[WORKING DATA]
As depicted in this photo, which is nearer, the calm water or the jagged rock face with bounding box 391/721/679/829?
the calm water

...

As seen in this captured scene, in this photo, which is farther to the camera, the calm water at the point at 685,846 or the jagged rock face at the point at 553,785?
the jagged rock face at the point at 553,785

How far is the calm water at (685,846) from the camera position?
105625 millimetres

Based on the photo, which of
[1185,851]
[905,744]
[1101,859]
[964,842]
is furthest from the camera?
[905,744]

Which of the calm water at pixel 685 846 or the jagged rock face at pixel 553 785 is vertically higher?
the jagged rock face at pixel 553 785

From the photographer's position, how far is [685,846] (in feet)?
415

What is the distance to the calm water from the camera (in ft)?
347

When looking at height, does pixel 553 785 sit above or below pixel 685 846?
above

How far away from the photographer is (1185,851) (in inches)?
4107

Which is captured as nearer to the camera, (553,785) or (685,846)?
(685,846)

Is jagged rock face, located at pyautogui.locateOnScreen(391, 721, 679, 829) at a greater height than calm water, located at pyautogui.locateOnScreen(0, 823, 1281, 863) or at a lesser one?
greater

[WHAT THE EXERCISE ASKS]
Return every line of the records above that contains the word "camera", copied unchanged.

[TASK SOLUTION]
As seen in this captured scene, in this photo, which is farther to the camera, the calm water at the point at 685,846 or the jagged rock face at the point at 553,785?
How far is the calm water at (685,846) from the camera position?
is furthest from the camera?
What is the distance to the calm water from the camera (in ft)?
Which is captured as nearer to the camera, (553,785) or (685,846)?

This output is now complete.